Paulo Faria – Federalmente nem tenho como comentar, uma vez que não temos mais o Ministério da Cultura. Toda essa falta de investimentos, é demonstrado na quantidade de patrimônios que estamos perdendo, como o nosso.
A política pública está aparelhada nessa estrutura de desconstrução da arte brasileira, isso é muito triste de se observar. Aqui em São Paulo/SP, uma das maiores cidades do mundo, observamos um grande descaso também para o desenvolvimento das artes cênicas.
Eu percebo nosso abando em âmbitos municipais, estaduais e federais. Em um certo momento tivemos nomes como Erundina, Marta e Haddad com ações culturais, criando cidadania, interferindo na cidade por meio da arte, entretanto, são pontos fora da curva.
“Estamos passando também por um processo intenso de materialização. Não queremos mais depender de aluguéis, e ter a nossa sede fixa, sem que ocorram problemas como o enfrentado atualmente.”
Matheus Luzi – Apesar de tudo, vocês não desistiram da arte. Tendo isso em vista, quais os próximos passos da companhia (se é que isso já está alinhado, claro)?
Paulo Faria – Por conta de tudo o que ocorreu, até comentei um pouco na outra questão, o que posso afirmar é que agora, realmente se trata de um momento de nos assentarmos.
Ou seja, essa é a hora de escrever mais, criar projetos, passar para o papel tudo o que surge diante das dificuldades. Mesmo que em termos de ações concretas, não tenhamos tantos recursos disponíveis, a arte se cria também pelo caminho da dificuldade. Estamos plantando as sementes agora, para colher os frutos em breve.
O audiovisual ficará um pouco silenciado, finalizando nosso longa “Luz Negra”, um musical, que deverá ocorrer em março. Após esse período, focaremos na segunda temporada de nossa websérie “FOME”. Também estamos em busca de editais, querendo realizar a peça “FOME”, ocupando novos espaços, teatros novos, expandindo as questões do ativismo, arte e lutas sociais, denunciando com pensamento crítico todas as lacunas de nossa sociedade.
Estamos passando também por um processo intenso de materialização. Não queremos mais depender de aluguéis, e ter a nossa sede fixa, sem que ocorram problemas como o enfrentado atualmente.
Matheus Luzi – Sobre “FOME”, a mais atual websérie da Cia. Pessoal do Faroeste, quais seus comentários?
Paulo Faria – Essa obra, que foi baseada na Campanha Fome Zero Luz, se trata de algo realmente incrível. Trabalhamos com um grande elenco, muito empenhado, com encontros apenas online, os artistas fazendo a própria gravação.
Falar sobre a fome, sobre relações, sobre despejo, tudo isso com uma metalinguagem bem profunda, fez essa experiência ser única. Esperamos que no segundo semestre possamos trazer a segunda temporada.

● ENTRADAS FORNECIDAS
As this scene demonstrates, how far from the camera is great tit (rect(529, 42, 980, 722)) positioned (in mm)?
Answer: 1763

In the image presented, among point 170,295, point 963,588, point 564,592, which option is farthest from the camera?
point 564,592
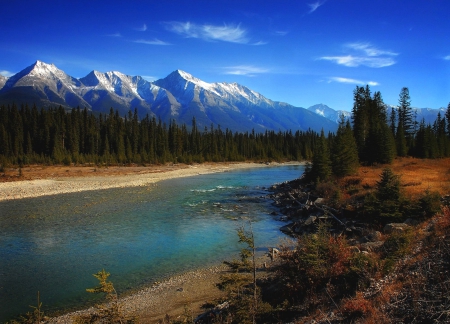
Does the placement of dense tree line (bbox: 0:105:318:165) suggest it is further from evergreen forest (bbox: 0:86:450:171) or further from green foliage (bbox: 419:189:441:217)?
* * *
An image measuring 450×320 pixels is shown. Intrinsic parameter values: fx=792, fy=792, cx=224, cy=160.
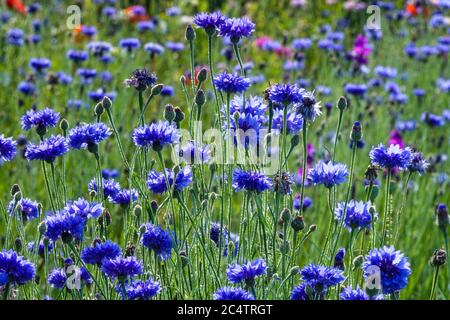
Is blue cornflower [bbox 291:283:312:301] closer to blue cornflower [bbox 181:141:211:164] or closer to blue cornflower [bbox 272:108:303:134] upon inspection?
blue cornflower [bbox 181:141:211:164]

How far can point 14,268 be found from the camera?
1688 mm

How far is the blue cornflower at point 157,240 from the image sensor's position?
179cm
==
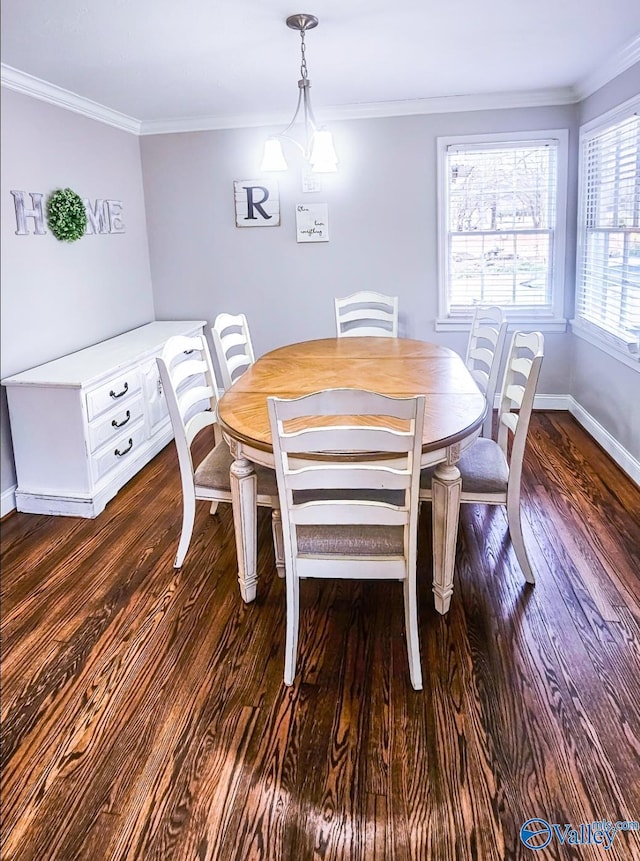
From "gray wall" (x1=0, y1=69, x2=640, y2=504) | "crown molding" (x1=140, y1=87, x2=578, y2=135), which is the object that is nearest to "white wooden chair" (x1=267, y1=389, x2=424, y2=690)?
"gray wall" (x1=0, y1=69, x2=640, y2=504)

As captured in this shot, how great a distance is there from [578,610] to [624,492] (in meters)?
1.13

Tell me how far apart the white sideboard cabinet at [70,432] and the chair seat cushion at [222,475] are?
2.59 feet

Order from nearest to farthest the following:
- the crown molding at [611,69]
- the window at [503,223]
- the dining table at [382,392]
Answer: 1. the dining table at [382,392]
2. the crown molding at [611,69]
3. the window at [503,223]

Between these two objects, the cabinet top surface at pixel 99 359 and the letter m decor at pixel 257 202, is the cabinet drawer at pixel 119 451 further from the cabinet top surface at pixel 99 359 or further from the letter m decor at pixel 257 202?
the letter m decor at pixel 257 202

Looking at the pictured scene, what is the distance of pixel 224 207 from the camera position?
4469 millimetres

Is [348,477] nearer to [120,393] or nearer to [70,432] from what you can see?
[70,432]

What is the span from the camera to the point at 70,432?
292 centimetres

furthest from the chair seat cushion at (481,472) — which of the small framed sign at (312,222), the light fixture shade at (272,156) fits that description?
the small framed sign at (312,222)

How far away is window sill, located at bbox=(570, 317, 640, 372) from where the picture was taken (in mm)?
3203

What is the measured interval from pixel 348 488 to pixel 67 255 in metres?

● TAREFAS PROPOSTAS
**A.** Extraia da entrevista, sem nenhuma alteração, tudo o que vai desde "Paulo Faria – Por" até "frutos em breve.".
**B.** De acordo com a entrevista, em que campanha se baseou a websérie "FOME"?

● SOLUÇÕES
**A.**
Paulo Faria – Por conta de tudo o que ocorreu, até comentei um pouco na outra questão, o que posso afirmar é que agora, realmente se trata de um momento de nos assentarmos.
Ou seja, essa é a hora de escrever mais, criar projetos, passar para o papel tudo o que surge diante das dificuldades. Mesmo que em termos de ações concretas, não tenhamos tantos recursos disponíveis, a arte se cria também pelo caminho da dificuldade. Estamos plantando as sementes agora, para colher os frutos em breve.

**B.** Na Campanha Fome Zero Luz.